- GOAL OF THE EXERCISE
Copy the lines word for word, starting at the line that contains "I have these" and ending at the line that contains "which is nearest to white", including both of those lines. Reproduce only that span from the items below.

* begin *

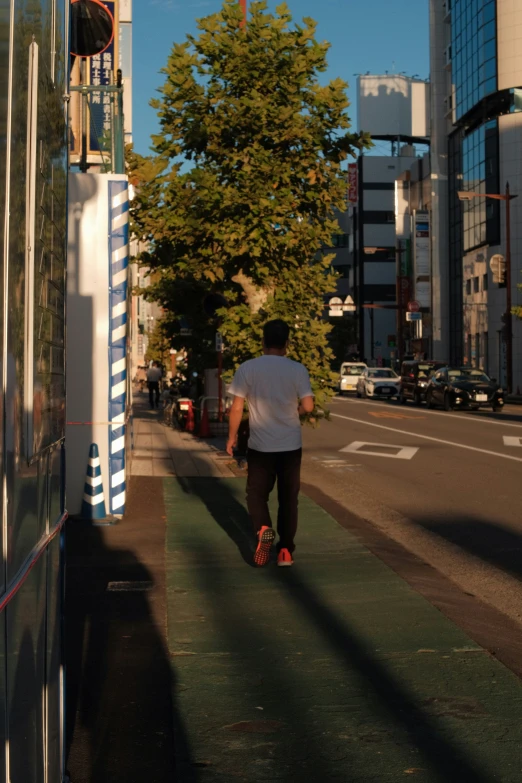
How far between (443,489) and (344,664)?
873 centimetres

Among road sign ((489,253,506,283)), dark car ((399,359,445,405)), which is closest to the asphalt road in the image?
dark car ((399,359,445,405))

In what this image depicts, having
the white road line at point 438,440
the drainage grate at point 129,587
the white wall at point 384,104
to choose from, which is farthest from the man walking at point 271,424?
the white wall at point 384,104

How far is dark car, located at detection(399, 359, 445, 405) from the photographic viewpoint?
4456 centimetres

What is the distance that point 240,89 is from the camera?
671 inches

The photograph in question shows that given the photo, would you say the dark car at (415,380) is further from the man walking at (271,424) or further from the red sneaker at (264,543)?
the red sneaker at (264,543)

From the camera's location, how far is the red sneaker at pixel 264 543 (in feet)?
26.3

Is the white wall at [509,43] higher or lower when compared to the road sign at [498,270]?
higher

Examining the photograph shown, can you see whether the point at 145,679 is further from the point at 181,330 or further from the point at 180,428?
the point at 180,428

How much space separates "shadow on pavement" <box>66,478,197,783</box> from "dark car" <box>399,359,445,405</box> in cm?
3583

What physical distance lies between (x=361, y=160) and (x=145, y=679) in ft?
449

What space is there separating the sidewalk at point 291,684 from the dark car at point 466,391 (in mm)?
30415

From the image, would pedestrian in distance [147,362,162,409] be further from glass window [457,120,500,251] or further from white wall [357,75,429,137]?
white wall [357,75,429,137]

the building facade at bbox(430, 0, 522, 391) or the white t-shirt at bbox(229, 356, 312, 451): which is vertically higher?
the building facade at bbox(430, 0, 522, 391)

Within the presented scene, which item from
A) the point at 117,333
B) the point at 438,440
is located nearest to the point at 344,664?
the point at 117,333
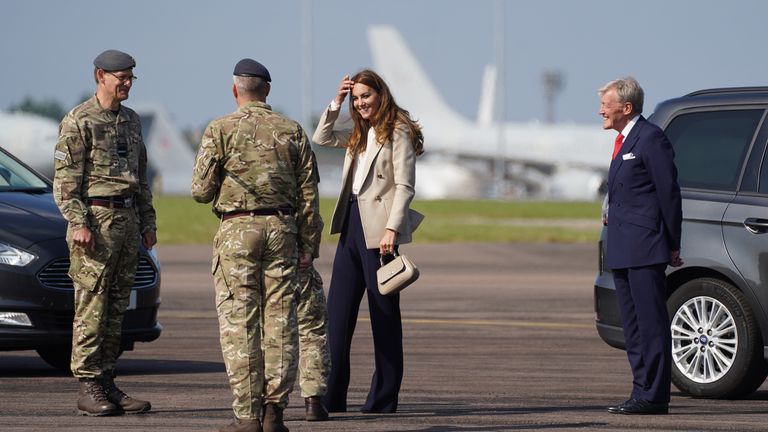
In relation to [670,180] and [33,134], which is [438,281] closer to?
[670,180]

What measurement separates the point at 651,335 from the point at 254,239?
2.37m

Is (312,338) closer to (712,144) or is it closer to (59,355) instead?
(712,144)

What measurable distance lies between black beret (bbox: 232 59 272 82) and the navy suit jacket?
2.12m

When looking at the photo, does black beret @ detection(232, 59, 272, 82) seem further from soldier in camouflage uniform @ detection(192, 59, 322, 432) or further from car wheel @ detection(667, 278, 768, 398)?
car wheel @ detection(667, 278, 768, 398)

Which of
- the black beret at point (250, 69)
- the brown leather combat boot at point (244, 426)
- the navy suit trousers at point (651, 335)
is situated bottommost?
the brown leather combat boot at point (244, 426)

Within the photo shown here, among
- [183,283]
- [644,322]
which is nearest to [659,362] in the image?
[644,322]

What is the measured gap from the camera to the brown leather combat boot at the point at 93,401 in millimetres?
7934

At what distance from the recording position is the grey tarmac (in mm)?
7715

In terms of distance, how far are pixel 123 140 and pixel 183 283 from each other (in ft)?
37.6

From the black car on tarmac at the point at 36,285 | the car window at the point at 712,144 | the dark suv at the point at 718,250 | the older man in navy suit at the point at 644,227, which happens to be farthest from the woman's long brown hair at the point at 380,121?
the black car on tarmac at the point at 36,285

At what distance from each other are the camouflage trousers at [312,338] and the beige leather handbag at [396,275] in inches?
12.3

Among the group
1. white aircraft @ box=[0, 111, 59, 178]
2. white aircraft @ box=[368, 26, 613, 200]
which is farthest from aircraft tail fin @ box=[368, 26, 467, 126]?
white aircraft @ box=[0, 111, 59, 178]

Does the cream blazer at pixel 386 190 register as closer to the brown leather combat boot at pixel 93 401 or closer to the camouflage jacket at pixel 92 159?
the camouflage jacket at pixel 92 159

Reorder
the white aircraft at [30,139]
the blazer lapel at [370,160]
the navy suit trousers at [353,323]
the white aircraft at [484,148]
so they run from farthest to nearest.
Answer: the white aircraft at [484,148] → the white aircraft at [30,139] → the navy suit trousers at [353,323] → the blazer lapel at [370,160]
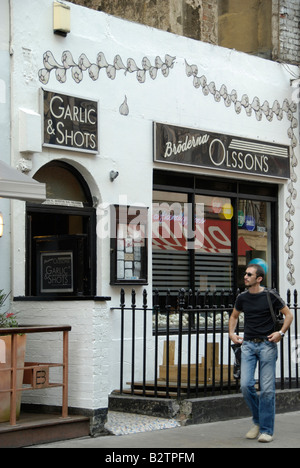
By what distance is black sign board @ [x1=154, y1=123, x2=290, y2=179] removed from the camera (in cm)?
1198

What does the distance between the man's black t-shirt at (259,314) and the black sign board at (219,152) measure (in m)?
3.28

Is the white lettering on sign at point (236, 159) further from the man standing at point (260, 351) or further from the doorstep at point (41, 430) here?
the doorstep at point (41, 430)

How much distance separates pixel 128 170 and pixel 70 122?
1.17 m

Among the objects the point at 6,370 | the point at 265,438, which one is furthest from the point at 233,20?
the point at 6,370

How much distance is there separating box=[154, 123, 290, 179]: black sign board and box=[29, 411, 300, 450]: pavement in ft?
12.6

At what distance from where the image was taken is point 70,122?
10742 mm

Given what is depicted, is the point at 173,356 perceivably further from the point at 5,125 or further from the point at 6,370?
the point at 5,125

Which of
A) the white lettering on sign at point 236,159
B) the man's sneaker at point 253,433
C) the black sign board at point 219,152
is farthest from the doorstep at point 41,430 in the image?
the white lettering on sign at point 236,159

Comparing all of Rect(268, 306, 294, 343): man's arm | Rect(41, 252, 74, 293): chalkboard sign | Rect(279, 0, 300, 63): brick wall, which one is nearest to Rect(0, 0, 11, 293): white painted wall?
Rect(41, 252, 74, 293): chalkboard sign

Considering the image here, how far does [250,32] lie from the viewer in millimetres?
15281

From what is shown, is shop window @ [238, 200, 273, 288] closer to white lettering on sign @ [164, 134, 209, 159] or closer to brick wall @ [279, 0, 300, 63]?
white lettering on sign @ [164, 134, 209, 159]

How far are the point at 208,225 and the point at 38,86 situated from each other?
12.0 ft
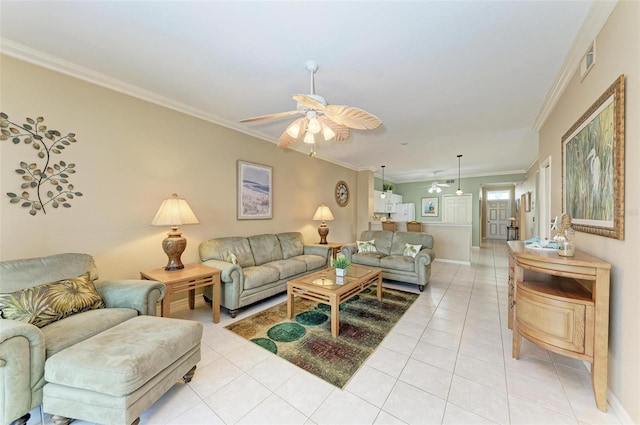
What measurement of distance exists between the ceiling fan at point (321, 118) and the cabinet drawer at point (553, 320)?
1835 mm

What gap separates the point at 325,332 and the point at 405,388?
96 cm

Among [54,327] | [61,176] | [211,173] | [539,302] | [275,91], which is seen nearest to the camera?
[54,327]

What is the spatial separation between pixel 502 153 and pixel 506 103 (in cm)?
298

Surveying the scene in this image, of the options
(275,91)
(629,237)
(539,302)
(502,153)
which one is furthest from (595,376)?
(502,153)

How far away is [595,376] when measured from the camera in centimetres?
153

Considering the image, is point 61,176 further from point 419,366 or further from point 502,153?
point 502,153

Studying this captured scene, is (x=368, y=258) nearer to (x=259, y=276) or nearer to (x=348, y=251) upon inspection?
(x=348, y=251)

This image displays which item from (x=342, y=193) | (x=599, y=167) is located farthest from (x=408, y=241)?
(x=599, y=167)

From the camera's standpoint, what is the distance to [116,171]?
8.43ft

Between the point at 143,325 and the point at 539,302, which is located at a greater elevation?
the point at 539,302

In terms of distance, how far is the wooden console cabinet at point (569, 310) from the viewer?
151cm

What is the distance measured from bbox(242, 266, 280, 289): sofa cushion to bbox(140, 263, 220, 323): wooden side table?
1.22 ft

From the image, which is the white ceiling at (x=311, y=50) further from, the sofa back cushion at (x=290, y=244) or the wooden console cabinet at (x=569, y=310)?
the sofa back cushion at (x=290, y=244)

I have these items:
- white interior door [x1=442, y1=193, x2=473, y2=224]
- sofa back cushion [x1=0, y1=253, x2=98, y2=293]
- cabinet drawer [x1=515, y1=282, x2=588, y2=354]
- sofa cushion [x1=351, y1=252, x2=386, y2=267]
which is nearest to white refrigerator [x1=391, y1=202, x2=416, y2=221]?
white interior door [x1=442, y1=193, x2=473, y2=224]
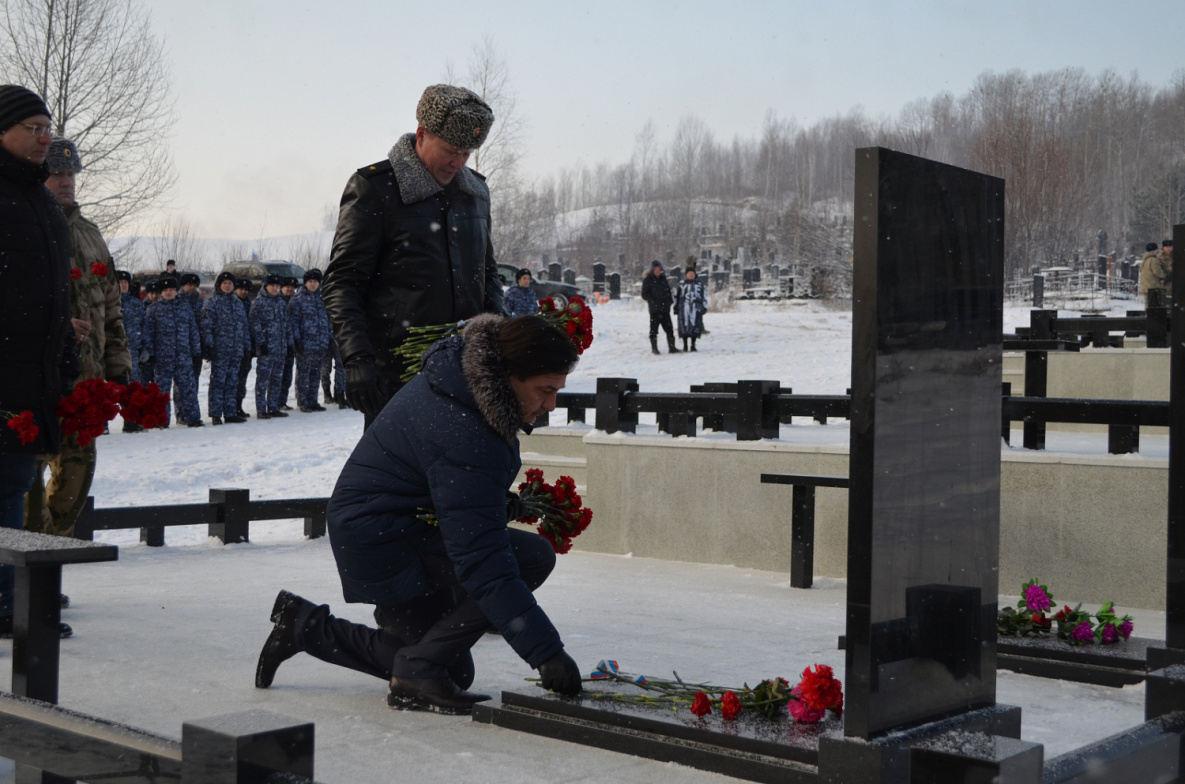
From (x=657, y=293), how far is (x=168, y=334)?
10282mm

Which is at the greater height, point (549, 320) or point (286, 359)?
point (549, 320)

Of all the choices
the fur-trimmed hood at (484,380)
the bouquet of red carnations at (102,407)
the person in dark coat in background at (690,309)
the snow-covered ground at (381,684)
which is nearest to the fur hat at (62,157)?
the bouquet of red carnations at (102,407)

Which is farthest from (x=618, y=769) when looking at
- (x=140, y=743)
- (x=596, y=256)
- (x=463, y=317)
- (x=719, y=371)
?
(x=596, y=256)

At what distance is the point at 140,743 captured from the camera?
81.2 inches

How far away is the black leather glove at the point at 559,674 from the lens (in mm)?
3324

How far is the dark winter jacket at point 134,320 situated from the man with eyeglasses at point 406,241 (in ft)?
39.2

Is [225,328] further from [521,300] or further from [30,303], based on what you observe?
[30,303]

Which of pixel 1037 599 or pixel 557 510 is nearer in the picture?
pixel 557 510

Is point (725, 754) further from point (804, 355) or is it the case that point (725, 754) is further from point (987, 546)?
point (804, 355)

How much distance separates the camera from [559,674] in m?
3.33

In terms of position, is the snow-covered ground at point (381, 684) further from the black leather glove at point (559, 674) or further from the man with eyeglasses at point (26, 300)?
the man with eyeglasses at point (26, 300)

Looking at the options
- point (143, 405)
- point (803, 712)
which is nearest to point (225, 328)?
point (143, 405)

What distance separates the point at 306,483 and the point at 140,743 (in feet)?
30.4

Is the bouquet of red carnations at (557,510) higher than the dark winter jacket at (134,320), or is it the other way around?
the dark winter jacket at (134,320)
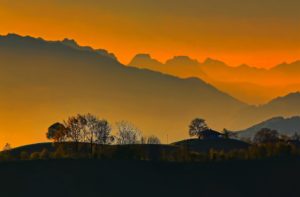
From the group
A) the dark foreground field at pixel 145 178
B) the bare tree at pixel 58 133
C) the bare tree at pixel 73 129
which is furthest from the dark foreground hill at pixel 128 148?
the dark foreground field at pixel 145 178

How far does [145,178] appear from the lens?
4331 inches

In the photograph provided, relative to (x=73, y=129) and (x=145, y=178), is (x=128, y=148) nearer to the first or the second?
(x=145, y=178)

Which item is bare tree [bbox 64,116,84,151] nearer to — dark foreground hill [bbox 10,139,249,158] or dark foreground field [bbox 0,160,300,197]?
dark foreground hill [bbox 10,139,249,158]

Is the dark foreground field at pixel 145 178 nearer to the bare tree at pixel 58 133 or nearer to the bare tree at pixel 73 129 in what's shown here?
the bare tree at pixel 58 133

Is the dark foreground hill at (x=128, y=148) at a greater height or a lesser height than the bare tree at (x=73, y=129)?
lesser

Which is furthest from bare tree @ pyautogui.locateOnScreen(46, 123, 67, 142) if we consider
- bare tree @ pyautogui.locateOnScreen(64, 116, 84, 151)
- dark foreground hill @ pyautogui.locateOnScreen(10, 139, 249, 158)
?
dark foreground hill @ pyautogui.locateOnScreen(10, 139, 249, 158)

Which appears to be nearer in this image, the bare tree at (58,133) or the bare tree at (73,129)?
the bare tree at (58,133)

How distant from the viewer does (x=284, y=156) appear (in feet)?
399

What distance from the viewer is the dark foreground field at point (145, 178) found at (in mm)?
104750

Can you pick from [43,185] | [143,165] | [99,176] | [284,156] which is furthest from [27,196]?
[284,156]

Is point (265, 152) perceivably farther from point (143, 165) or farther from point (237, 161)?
point (143, 165)

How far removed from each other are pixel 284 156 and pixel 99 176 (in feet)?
105

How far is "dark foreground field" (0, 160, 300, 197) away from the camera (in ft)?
344

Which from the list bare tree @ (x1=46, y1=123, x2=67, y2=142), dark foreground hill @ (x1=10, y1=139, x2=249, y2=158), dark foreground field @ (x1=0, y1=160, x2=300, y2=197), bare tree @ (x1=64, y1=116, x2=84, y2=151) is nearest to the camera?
dark foreground field @ (x1=0, y1=160, x2=300, y2=197)
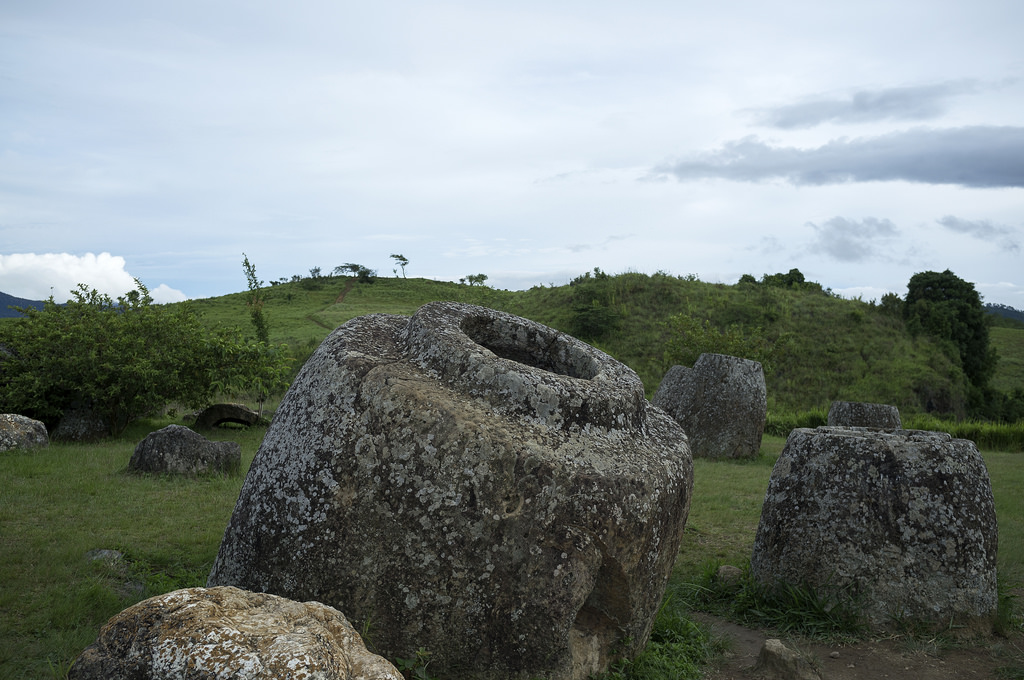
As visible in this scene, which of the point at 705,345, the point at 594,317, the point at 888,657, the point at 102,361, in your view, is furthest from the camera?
the point at 594,317

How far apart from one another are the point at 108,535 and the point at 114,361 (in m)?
8.61

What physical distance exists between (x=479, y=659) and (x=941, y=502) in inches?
161

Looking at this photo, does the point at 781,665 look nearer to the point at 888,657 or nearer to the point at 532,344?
the point at 888,657

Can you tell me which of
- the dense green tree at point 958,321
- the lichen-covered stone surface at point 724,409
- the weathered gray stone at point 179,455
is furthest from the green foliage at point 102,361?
the dense green tree at point 958,321

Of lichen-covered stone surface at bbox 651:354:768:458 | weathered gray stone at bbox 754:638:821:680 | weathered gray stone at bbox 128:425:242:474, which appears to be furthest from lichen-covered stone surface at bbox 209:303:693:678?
lichen-covered stone surface at bbox 651:354:768:458

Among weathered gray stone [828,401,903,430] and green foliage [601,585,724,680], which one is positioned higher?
weathered gray stone [828,401,903,430]

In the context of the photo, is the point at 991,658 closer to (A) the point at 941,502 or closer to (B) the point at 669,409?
(A) the point at 941,502

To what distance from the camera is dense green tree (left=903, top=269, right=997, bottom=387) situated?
1474 inches

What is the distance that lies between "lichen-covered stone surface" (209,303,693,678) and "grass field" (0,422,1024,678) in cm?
132

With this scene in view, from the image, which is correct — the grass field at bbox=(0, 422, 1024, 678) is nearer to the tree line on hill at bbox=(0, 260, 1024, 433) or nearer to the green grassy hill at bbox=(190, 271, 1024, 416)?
the tree line on hill at bbox=(0, 260, 1024, 433)

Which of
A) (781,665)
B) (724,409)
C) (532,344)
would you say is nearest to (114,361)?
(532,344)

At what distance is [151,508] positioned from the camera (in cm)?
866

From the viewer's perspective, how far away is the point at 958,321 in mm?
38375

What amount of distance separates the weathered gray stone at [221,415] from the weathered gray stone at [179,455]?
6.22 m
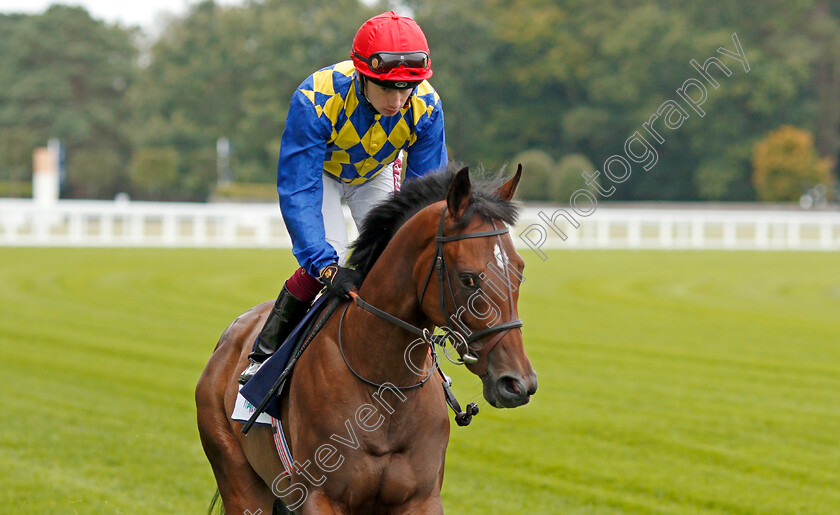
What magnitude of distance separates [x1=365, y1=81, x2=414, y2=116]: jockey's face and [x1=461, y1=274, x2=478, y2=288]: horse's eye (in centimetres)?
83

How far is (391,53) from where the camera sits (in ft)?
10.9

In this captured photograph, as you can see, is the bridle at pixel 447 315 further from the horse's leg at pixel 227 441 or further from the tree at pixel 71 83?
the tree at pixel 71 83

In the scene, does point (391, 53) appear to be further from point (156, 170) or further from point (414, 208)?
point (156, 170)

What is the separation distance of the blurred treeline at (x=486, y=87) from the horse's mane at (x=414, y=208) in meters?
38.2

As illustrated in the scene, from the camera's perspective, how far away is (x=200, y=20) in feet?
194

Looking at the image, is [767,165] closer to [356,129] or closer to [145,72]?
[145,72]

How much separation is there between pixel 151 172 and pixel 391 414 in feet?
161

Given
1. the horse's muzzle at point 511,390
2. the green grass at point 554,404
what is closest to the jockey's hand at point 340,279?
the horse's muzzle at point 511,390

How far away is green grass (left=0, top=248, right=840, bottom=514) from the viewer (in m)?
5.59

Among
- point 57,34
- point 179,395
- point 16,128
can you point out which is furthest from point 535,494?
point 57,34

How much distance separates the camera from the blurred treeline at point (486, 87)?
46.5 metres

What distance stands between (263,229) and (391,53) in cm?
2235

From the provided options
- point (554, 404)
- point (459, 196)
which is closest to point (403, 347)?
point (459, 196)

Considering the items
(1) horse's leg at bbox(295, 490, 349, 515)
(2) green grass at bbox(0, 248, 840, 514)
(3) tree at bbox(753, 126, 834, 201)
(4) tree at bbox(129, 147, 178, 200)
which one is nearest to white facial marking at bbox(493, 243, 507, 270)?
(1) horse's leg at bbox(295, 490, 349, 515)
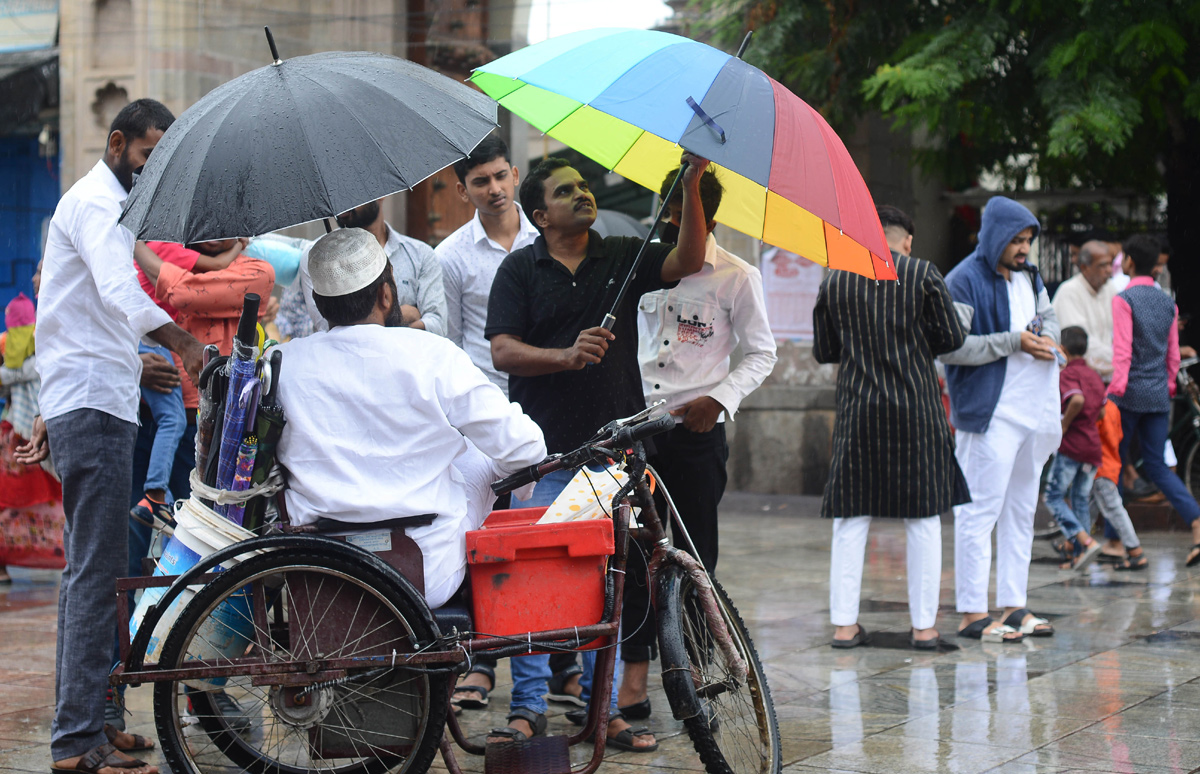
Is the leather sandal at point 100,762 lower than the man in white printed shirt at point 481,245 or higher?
lower

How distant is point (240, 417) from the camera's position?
334cm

* end *

- COMPLETED TASK
I have these items:
- white interior door [x1=442, y1=193, x2=473, y2=224]
- sofa back cushion [x1=0, y1=253, x2=98, y2=293]
- cabinet drawer [x1=515, y1=282, x2=588, y2=354]
- sofa cushion [x1=351, y1=252, x2=386, y2=267]
which is nearest to white refrigerator [x1=391, y1=202, x2=416, y2=221]?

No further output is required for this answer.